Le patient y trouve les informations nécessaires concernant les heures de visites, toutes les formalités administratives d’admission et de sortie, mais également toutes les conditions de prise en charge et le réglement des frais de consultations. Il est prévu qu’y figurent aussi les missions du service social et toutes les informations concernant le dispositif d’acceuil pour les personnes les plus démunies.
Nous évoquerons, plus précisemment le Livret d’Accueil des établissements ne respectant pas toujours ces dispositions légales. Mais on peut dores et déjà dire que, même en respectant l’arrêté de janvier 97, le L.A.montre souvent des tendances démagogiques cachant de réels manques en terme de droits.

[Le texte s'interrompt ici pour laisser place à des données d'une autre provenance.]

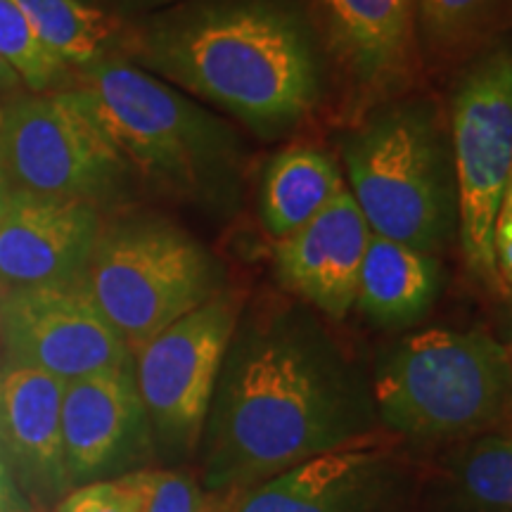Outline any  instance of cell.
<instances>
[{
    "instance_id": "obj_22",
    "label": "cell",
    "mask_w": 512,
    "mask_h": 512,
    "mask_svg": "<svg viewBox=\"0 0 512 512\" xmlns=\"http://www.w3.org/2000/svg\"><path fill=\"white\" fill-rule=\"evenodd\" d=\"M0 57L15 69L27 93L67 88L72 72L48 53L15 0H0Z\"/></svg>"
},
{
    "instance_id": "obj_13",
    "label": "cell",
    "mask_w": 512,
    "mask_h": 512,
    "mask_svg": "<svg viewBox=\"0 0 512 512\" xmlns=\"http://www.w3.org/2000/svg\"><path fill=\"white\" fill-rule=\"evenodd\" d=\"M102 223V209L88 202L10 190L0 214V283L8 290L83 283Z\"/></svg>"
},
{
    "instance_id": "obj_31",
    "label": "cell",
    "mask_w": 512,
    "mask_h": 512,
    "mask_svg": "<svg viewBox=\"0 0 512 512\" xmlns=\"http://www.w3.org/2000/svg\"><path fill=\"white\" fill-rule=\"evenodd\" d=\"M3 294V292H0ZM0 363H3V342H0Z\"/></svg>"
},
{
    "instance_id": "obj_28",
    "label": "cell",
    "mask_w": 512,
    "mask_h": 512,
    "mask_svg": "<svg viewBox=\"0 0 512 512\" xmlns=\"http://www.w3.org/2000/svg\"><path fill=\"white\" fill-rule=\"evenodd\" d=\"M22 93H27L22 86V79H19L15 69L0 57V98H17V95Z\"/></svg>"
},
{
    "instance_id": "obj_5",
    "label": "cell",
    "mask_w": 512,
    "mask_h": 512,
    "mask_svg": "<svg viewBox=\"0 0 512 512\" xmlns=\"http://www.w3.org/2000/svg\"><path fill=\"white\" fill-rule=\"evenodd\" d=\"M375 403L389 430L415 439L467 437L512 406V356L484 330H425L384 356Z\"/></svg>"
},
{
    "instance_id": "obj_16",
    "label": "cell",
    "mask_w": 512,
    "mask_h": 512,
    "mask_svg": "<svg viewBox=\"0 0 512 512\" xmlns=\"http://www.w3.org/2000/svg\"><path fill=\"white\" fill-rule=\"evenodd\" d=\"M370 230L349 190H342L323 211L278 240L275 268L287 290L332 318H344L356 306L358 273Z\"/></svg>"
},
{
    "instance_id": "obj_33",
    "label": "cell",
    "mask_w": 512,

Certains s’actualisent en insérant des feuilles volantes au fur et à mesure que de nouvelles dispositions légales sortent. D’autres traitent des voies de recours de façon extrêmement succinte. Les droits sociaux n’y sont pas toujours clairement exposés. Evidemment, des problèmes tels que l’autorisation ou l’interdiction de se piquer dans l’enceinte de l’établissement ne sont caremment pas évoqués.
Autre signe démagogique des temps : ce livret, depuis une circulaire du 17 janvier 1997, doit être remis de «façon personnalisée», histoire de créer un premier contact à dimension humaine et de favoriser l’information.
La comission de conciliation
Un texte encore en attente
Suite à la close de la C.P.H. envisageant des voies de recours pour le patient estimant avoir été victime d’un préjudice de la part de l’Etablissement de Santé, il est prévu qu’une commission de conciliation siège dans tout hôpital. Mais, pour le moment, il n’existe toujours aucun texte régissant le champ d’action de cette commission. Celui auquel nous avons participé est actuellement en attente auprès du Conseil d’Etat. Un volet lui sera plus largement consacré à la publication du texte officiel. Il sera en progrès par rapport aux projets initiaux qui offraient aux E.S. la possibilité d’être à la fois juge et partie dans les conflits. Mais il faut savoir, dores et déjà, que la commission aura un caractère trop restrictif puisqu’elle ne sera probablement chargée que d’orienter les patients vers des voies de recours.
L’égalité des droits toujours à venir …
L’explication officielle risque bien d’évoquer un contexte juridique ne permettant pas de doter la commission de fonctions pré-contentieuses. Nous ferons remarquer que, notamment sous la pression des associations, des modifications juridiques et législatives ont, dans le passé, été obtenues en matière de droits des malades et que cela doit continuer.
Dans l’état actuel du projet, il n’est donc pas question de réelle médiation, mais bien davantage d’un moyen supplémentaire, pour les établissements de santé, d’échapper à une part de leurs responsabilités, en tentant avant tout de dicter au patient (ou du moins de lui «suggérer») des solutions allant dans le sens de l’intérêt des hôpitaux. Une fois de plus, devant ces voies de recours qui devraient limiter le pouvoir d’expression du malade, le «dialogue» risque bien d’être essentiellement unilatéral.
C’est la raison pour laquelle Act Up-Paris entend bien poursuivre son travail visant à ce que le discours du patient soit réellement considéré dans les hôpitaux, qu’il soit victime de préjudices ou non, et ce, parce qu’en tant que citoyen à part entière, il a des droits à faire valoir et des revendications à exprimer.